═════ Kutipan Teks

Pangeran Diponegoro (lahir di Yogyakarta, 11 November 1785 –
meninggal di Makassar, Sulawesi Selatan, 8 Januari 1855 pada umur 69
tahun) adalah salah seorang pahlawan nasional Republik Indonesia.
Makamnya berada di Makassar. Diponegoro adalah putra sulung
Hamengkubuwana III, seorang raja Mataram di Yogyakarta. Lahir pada
tanggal 11 November 1785 di Yogyakarta dari seorang garwa ampeyan
(selir) bernama R.A. Mangkarawati, yaitu seorang garwa ampeyan (istri
non permaisuri) yang berasal dari Pacitan. Pangeran Diponegoro bernama
kecil Bendoro Raden Mas Ontowiryo.
Menyadari kedudukannya sebagai putra seorang selir, Diponegoro
menolak keinginan ayahnya, Sultan Hamengkubuwana III, untuk
mengangkatnya menjadi raja. Ia menolak mengingat ibunya bukanlah
permaisuri. Diponegoro mempunyai 3 orang istri, yaitu: Bendara Raden Ayu
Antawirya, Raden Ayu Ratnaningsih, & Raden Ayu Ratnaningrum.

══════════

Tugas Wajib
1. Jawablah berdasarkan kutipan tentang Pangeran Diponegoro:
(a) Di kota mana makam Diponegoro berada?
(b) Apa nama kecil Pangeran Diponegoro?
(c) Berapa orang istri yang dimiliki Diponegoro?
2. Teruskan kutipan tentang Pangeran Diponegoro dengan bagian berikutnya, dimulai sesudah kalimat terakhirnya.
Item sesudah kutipan ini adalah bahan tersendiri yang tidak berhubungan dengan kutipan tentang Pangeran Diponegoro.

═════ Item yang Tersedia

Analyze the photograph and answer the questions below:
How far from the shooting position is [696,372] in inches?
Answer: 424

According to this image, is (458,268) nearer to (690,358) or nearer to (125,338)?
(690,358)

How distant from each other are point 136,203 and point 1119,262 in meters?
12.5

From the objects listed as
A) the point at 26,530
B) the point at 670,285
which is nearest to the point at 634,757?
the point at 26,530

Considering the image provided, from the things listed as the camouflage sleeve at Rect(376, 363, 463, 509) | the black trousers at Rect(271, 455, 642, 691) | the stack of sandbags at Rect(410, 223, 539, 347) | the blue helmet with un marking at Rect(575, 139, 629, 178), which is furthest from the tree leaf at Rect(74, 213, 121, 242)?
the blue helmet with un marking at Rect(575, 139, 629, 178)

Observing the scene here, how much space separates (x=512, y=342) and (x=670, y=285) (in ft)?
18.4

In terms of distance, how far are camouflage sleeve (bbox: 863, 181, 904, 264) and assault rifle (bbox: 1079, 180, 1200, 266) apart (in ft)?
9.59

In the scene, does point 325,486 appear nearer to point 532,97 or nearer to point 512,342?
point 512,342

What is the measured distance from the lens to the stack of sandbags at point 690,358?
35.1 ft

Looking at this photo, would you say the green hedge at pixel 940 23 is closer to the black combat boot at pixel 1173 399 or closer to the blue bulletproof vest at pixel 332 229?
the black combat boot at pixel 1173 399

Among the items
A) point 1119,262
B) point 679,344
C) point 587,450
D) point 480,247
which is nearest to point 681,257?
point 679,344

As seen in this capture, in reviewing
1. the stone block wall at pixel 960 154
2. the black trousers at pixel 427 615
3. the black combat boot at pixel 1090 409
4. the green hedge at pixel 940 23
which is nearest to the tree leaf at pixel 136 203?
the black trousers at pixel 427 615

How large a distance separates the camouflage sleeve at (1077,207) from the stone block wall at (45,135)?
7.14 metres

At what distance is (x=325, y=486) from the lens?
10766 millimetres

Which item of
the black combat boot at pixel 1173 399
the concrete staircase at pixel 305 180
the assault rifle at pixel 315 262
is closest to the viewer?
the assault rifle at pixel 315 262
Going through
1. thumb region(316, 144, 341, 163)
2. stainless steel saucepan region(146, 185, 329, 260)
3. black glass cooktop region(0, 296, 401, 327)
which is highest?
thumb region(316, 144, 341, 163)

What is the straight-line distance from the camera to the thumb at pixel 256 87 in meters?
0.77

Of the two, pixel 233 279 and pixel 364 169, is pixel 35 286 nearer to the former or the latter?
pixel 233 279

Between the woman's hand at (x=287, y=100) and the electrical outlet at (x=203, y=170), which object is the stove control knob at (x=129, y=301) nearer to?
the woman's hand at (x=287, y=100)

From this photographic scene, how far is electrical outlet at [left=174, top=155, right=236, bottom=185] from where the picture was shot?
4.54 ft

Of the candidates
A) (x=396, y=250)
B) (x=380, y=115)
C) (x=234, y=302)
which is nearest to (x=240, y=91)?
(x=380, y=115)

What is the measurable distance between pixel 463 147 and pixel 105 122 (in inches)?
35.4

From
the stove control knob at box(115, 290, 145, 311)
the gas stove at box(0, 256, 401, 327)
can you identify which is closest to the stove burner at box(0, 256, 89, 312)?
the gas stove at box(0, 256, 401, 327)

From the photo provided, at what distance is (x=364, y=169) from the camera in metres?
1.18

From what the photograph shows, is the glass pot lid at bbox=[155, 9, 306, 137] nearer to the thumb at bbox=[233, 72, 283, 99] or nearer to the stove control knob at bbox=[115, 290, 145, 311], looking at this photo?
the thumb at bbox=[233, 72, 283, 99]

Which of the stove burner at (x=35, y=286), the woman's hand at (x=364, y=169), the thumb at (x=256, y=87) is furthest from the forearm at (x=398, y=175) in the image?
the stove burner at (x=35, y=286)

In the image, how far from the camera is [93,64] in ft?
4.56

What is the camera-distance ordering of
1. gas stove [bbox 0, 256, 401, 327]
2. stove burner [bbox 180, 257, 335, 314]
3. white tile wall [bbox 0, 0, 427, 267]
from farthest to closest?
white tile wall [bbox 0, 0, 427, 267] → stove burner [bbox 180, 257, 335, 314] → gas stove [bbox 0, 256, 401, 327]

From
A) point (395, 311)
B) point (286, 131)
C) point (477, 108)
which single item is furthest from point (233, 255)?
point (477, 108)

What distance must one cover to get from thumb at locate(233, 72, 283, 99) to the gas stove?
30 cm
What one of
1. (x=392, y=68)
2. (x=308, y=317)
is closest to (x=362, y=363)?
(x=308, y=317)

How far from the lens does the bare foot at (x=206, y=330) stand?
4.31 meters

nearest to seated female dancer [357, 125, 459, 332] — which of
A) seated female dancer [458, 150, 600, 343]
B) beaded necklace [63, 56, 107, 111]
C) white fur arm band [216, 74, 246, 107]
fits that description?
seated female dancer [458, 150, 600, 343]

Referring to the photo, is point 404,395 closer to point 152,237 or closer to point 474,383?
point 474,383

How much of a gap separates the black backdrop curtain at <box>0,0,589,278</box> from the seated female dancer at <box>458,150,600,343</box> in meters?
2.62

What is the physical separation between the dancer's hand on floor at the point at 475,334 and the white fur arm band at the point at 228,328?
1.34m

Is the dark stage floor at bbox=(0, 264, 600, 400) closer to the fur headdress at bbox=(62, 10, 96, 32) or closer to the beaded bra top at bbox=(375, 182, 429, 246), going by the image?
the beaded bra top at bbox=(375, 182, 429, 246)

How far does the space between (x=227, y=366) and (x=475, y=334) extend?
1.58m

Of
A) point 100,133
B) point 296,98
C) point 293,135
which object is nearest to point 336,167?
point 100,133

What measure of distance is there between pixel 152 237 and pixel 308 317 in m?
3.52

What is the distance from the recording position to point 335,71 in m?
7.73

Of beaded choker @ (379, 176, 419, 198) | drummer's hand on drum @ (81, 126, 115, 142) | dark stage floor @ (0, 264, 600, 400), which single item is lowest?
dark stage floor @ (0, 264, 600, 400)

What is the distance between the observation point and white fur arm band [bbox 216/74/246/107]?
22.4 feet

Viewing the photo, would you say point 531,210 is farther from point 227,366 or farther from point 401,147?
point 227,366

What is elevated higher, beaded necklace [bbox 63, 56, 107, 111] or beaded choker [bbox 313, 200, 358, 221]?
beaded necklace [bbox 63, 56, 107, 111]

══════════

Jawaban yang Diharapkan
1.
(a) Di Makassar.
(b) Bendoro Raden Mas Ontowiryo.
(c) Tiga orang.

2.
Diponegoro lebih tertarik pada kehidupan keagamaan dan merakyat
sehingga ia lebih suka tinggal di Tegalrejo tempat tinggal eyang buyut
putrinya, permaisuri dari HB I Ratu Ageng Tegalrejo daripada di keraton.
Pemberontakannya terhadap keraton dimulai sejak kepemimpinan
Hamengkubuwana V (1822) dimana Diponegoro menjadi salah satu anggota
perwalian yang mendampingi Hamengkubuwana V yang baru berusia 3 tahun,
sedangkan pemerintahan sehari-hari dipegang oleh Patih Danurejo bersama
Residen Belanda. Cara perwalian seperti itu tidak disetujui Diponegoro.
Riwayat perjuangan
Perang Diponegoro berawal ketika pihak Belanda memasang patok di
tanah milik Diponegoro di desa Tegalrejo. Saat itu, beliau memang sudah
muak dengan kelakuan Belanda yang tidak menghargai adat istiadat
setempat dan sangat mengeksploitasi rakyat dengan pembebanan pajak.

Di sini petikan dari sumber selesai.